### PROVIDED RECORDS
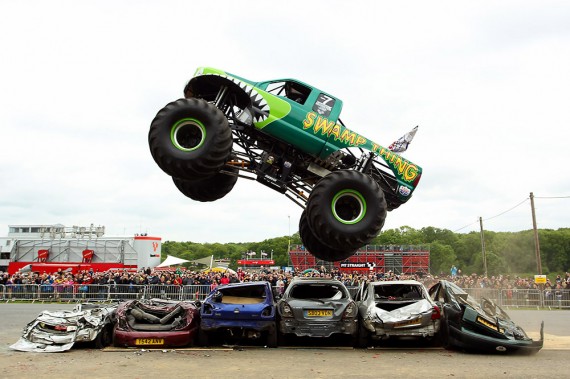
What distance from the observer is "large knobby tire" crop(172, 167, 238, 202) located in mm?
11188

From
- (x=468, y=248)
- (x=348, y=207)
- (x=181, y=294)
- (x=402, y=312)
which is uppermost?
(x=468, y=248)

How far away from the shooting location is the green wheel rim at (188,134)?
9164 mm

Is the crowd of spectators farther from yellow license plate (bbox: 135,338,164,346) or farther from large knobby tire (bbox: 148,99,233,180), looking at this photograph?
large knobby tire (bbox: 148,99,233,180)

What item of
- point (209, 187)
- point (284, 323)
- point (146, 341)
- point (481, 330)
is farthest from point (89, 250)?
point (481, 330)

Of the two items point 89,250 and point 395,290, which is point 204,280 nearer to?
point 395,290

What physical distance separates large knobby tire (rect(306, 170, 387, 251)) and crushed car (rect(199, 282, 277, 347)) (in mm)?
1867

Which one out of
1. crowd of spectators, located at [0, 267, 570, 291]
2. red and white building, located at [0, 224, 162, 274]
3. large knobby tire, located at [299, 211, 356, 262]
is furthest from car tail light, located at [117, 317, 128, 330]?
red and white building, located at [0, 224, 162, 274]

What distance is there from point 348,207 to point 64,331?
18.9ft

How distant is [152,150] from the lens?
916 cm

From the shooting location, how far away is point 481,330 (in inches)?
378

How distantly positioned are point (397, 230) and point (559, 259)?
194 feet

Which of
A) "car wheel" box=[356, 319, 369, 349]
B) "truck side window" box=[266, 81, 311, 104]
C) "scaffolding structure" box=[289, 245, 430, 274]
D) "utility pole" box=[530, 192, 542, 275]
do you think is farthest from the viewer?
"scaffolding structure" box=[289, 245, 430, 274]

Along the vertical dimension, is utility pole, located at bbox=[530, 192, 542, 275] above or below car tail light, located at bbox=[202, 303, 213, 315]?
above

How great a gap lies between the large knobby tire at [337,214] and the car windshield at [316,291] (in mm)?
1459
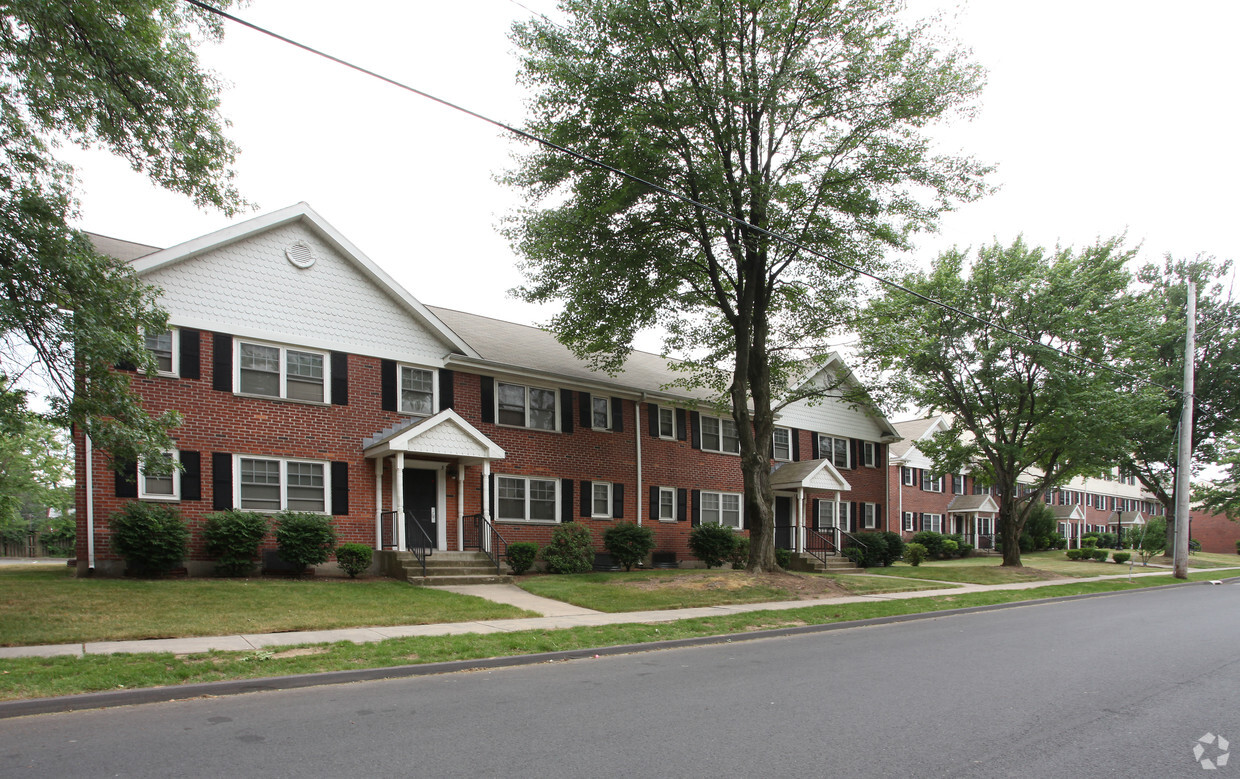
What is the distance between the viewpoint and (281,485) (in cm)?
1694

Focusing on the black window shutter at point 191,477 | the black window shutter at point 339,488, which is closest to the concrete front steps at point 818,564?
the black window shutter at point 339,488

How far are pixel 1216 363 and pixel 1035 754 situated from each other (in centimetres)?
3993

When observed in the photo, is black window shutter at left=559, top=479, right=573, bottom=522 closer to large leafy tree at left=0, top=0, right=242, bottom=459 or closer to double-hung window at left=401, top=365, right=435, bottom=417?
double-hung window at left=401, top=365, right=435, bottom=417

### SHORT EXERCISE
Skip the pictures and transcribe the rest of the records exactly.

### RESULT BELOW
What distance from the observer is "large knobby tire" crop(172, 167, 238, 202) located in mm?
11188

From
- (x=468, y=248)
- (x=348, y=207)
- (x=181, y=294)
- (x=402, y=312)
which is uppermost?
(x=468, y=248)

How far away from the shooting location is the green wheel rim at (188,134)?
9164 mm

Is the crowd of spectators farther from yellow license plate (bbox: 135,338,164,346) or farther from large knobby tire (bbox: 148,99,233,180), looking at this photograph?
large knobby tire (bbox: 148,99,233,180)

What item of
- point (209, 187)
- point (284, 323)
- point (146, 341)
- point (481, 330)
is farthest from point (89, 250)?
point (481, 330)

Of the two items point 89,250 and point 395,290, which is point 204,280 nearer to?
point 395,290

What physical distance separates large knobby tire (rect(306, 170, 387, 251)) and crushed car (rect(199, 282, 277, 347)) (in mm)?
1867

Which one out of
1. crowd of spectators, located at [0, 267, 570, 291]
2. red and white building, located at [0, 224, 162, 274]
3. large knobby tire, located at [299, 211, 356, 262]
is furthest from car tail light, located at [117, 317, 128, 330]?
red and white building, located at [0, 224, 162, 274]

What distance is there from point 348,207 to point 64,331?
18.9ft

How distant is [152,150] from the lens?
916 cm

From the shooting location, how far away is point 481,330 (in inches)?
378

How distantly positioned are point (397, 230) and point (559, 259)?
194 feet

Which of
A) "car wheel" box=[356, 319, 369, 349]
B) "truck side window" box=[266, 81, 311, 104]
C) "scaffolding structure" box=[289, 245, 430, 274]
D) "utility pole" box=[530, 192, 542, 275]
do you think is farthest from the viewer?
"scaffolding structure" box=[289, 245, 430, 274]

Along the vertical dimension, is utility pole, located at bbox=[530, 192, 542, 275] above or below car tail light, located at bbox=[202, 303, 213, 315]?
above

How great a gap lies between the large knobby tire at [337,214] and the car windshield at [316,291] (in mm)?
1459
What is the distance between the viewpoint and (281,485) (in cm)?
1694

Focusing on the black window shutter at point 191,477 | the black window shutter at point 339,488, which is closest to the concrete front steps at point 818,564?
the black window shutter at point 339,488

How far are pixel 1216 363 and pixel 1035 754 situated from each other (in centimetres)?
3993

When observed in the photo, is black window shutter at left=559, top=479, right=573, bottom=522 closer to large leafy tree at left=0, top=0, right=242, bottom=459 or closer to double-hung window at left=401, top=365, right=435, bottom=417?
double-hung window at left=401, top=365, right=435, bottom=417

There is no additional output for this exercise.